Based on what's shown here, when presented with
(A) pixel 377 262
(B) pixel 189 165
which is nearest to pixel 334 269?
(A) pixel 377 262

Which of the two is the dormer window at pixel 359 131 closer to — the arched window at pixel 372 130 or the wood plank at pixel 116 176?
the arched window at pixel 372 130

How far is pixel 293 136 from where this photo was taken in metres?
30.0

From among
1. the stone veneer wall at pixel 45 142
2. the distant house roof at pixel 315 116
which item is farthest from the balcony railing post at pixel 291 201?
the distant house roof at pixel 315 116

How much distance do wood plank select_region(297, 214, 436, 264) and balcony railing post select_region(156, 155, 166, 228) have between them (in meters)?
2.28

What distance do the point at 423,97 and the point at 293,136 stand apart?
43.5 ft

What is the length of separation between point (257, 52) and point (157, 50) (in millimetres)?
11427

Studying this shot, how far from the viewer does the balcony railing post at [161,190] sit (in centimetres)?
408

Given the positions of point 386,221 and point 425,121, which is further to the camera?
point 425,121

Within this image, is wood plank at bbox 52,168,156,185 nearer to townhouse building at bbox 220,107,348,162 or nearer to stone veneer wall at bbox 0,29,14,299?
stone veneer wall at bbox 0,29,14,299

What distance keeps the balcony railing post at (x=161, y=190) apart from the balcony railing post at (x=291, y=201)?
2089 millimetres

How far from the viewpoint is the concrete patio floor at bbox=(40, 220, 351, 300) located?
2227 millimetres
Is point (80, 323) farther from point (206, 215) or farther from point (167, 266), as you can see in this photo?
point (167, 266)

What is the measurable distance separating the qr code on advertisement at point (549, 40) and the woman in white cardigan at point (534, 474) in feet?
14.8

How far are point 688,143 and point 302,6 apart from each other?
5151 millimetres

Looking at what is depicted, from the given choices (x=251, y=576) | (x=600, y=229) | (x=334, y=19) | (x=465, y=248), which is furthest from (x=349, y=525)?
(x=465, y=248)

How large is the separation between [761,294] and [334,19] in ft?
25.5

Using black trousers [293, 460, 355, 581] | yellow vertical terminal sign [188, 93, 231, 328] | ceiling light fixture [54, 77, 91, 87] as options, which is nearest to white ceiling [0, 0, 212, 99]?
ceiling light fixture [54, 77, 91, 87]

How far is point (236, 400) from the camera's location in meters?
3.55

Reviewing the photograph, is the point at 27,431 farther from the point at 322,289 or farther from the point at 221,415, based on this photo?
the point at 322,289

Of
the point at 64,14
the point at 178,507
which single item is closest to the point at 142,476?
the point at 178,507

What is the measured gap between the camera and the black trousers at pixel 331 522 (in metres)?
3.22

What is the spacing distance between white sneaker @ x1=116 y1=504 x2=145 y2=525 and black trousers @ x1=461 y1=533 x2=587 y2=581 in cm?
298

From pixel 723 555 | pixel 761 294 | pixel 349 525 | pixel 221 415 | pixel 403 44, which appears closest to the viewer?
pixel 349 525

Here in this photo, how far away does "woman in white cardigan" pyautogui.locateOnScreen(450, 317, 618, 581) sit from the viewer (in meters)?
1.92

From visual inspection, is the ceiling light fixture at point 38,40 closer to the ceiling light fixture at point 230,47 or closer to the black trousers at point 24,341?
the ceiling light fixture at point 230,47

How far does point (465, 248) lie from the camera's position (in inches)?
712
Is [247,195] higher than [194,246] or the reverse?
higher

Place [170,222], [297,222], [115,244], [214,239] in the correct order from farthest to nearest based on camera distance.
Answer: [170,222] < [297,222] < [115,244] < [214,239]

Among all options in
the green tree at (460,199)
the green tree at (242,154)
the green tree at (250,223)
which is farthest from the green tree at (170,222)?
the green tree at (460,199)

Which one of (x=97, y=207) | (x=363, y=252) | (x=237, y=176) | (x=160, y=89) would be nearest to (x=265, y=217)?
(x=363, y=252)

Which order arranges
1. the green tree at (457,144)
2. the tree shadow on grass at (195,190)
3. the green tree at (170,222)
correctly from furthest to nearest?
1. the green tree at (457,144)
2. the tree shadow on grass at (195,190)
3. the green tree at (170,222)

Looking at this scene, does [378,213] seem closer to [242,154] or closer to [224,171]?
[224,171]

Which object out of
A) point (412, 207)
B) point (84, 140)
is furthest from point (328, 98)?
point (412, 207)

**Aim of the task:**
Reproduce the entries word for word, starting with the line that contains "Which order arranges" and continuing through the final line of the entries, including both of those lines.

**Expected answer:**
Which order arranges
1. the green tree at (457,144)
2. the tree shadow on grass at (195,190)
3. the green tree at (170,222)
correctly from furthest to nearest?
1. the green tree at (457,144)
2. the tree shadow on grass at (195,190)
3. the green tree at (170,222)

Looking at this scene, does [378,213] seem closer to [242,154] or closer to [224,171]?
[224,171]

Which object out of
A) point (412, 207)
B) point (84, 140)
is furthest from point (328, 98)?
point (412, 207)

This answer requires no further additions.